In the 1960s, the top .01% of the population paid 60+% of their income to taxes. Today that same group pays well under 40%, and in the last decade, that same group has seen its wealth dramatically expand while the middle- and lower-classes suffer comparatively. Yet, if anyone in Congress so much as suggests a tax hike for the wealthiest of Americans - let's face it, the best tool our government has for immediately raising revenue - you get a whole bunch of yay-hoos screaming about taxing "our most productive citizens" and how you have to work until June to pay Uncle Sam. Of course, these idiots never realize that disproportional drops/loopholes for the superwealthy damage them far more than paying a higher income tax. And they can never explain how states like Germany and Sweden can maintain strong economies - complete with recognizable domestic manufacturing - paying a higher tax rate than the U.S.

All its served to do is handcuff Congress. That's fine if spending is kept to a minimum, but jackwagons on both sides of the aisle have no problem demanding that the government spend when it's convenient to their cause. Bank bailouts? Military spending? Go for it!
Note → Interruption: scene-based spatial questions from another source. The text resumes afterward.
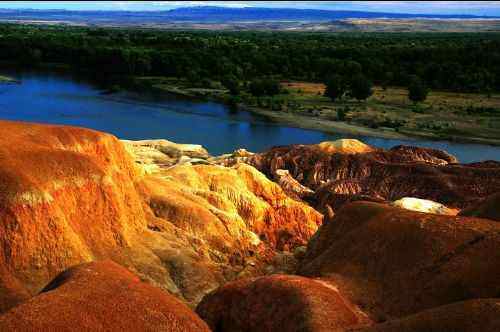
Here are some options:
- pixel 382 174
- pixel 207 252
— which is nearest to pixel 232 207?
pixel 207 252

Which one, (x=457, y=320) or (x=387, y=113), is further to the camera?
(x=387, y=113)

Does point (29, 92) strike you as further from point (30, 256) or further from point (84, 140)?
point (30, 256)

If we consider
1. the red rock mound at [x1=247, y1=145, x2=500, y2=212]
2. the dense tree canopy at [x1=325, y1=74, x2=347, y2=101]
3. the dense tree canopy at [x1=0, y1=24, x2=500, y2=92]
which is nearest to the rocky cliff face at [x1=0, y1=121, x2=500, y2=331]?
the red rock mound at [x1=247, y1=145, x2=500, y2=212]

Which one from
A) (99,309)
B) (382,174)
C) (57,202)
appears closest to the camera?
(99,309)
S&P hit the nail on the head that this is a political failure. A mere decade ago, America ran a budget surplus and loss of its credit rating would be laughable. In the in-between days, we've had two horrendously bad administrations who've watched spending balloon without any rational plan to increase revenue, who've guided an economy that has drained jobs to overseas countries and seen real unemployment skyrocket, has seen its economy become more dependent on bubbles, and watched as middle class life becomes more and more elusive for a majority of Americans.

Real leaders would have addressed these issues long ago - or at least tried - instead of hand-wringing over [random stupid faux controversy while the wealthy elite got rich at the expense of everyone else]. Instead, we vote in the same putzes year who find new ways to give their cronies and their funders a bigger share of the pie.

I should note that the treasury department is disputing S&P's opinion, claiming S&P made a $2 trillion dollar mistake and that there is "no rational reason" to downgrade America's credit rating. Right, which is why China's leading ratings agency downgraded the U.S. last November.

It's all the more scarier when you realize that the people who will be charged with getting us out of this mess (the fact that we ever left recession status should have economists reassessing the definition) will almost certainly be hand-picked and anointed by the people who steered us right into the iceberg, and I wouldn't expect the credit ratings agencies to look any favorably on American public debt unless Washington suddenly grows some balls and stands up to the wealthy elite.

1 comment:

  1. J-Dog, the BLS can predict what will be in demand. One problem is "we can't all be computer programmers." There will be a huge, increasing demand for healthcare, but if you're not suited for it then it's out. Some people can't crack 150 on the LSAT but can sell ice to Eskimos.

    Students do need guidance -- my alma mater encouraged people majoring in philosophy to minor in something marketable -- but some will just never hack it and shouldn't go to college at all. Also, once you start steering people, you risk creating more demand in that discipline than schools can supply, particularly if it requires expensive infrastructure.

    Regarding the downgrade, taxing the rich isn't the answer. There aren't enough of them. For real money, you have to go to the middle-class.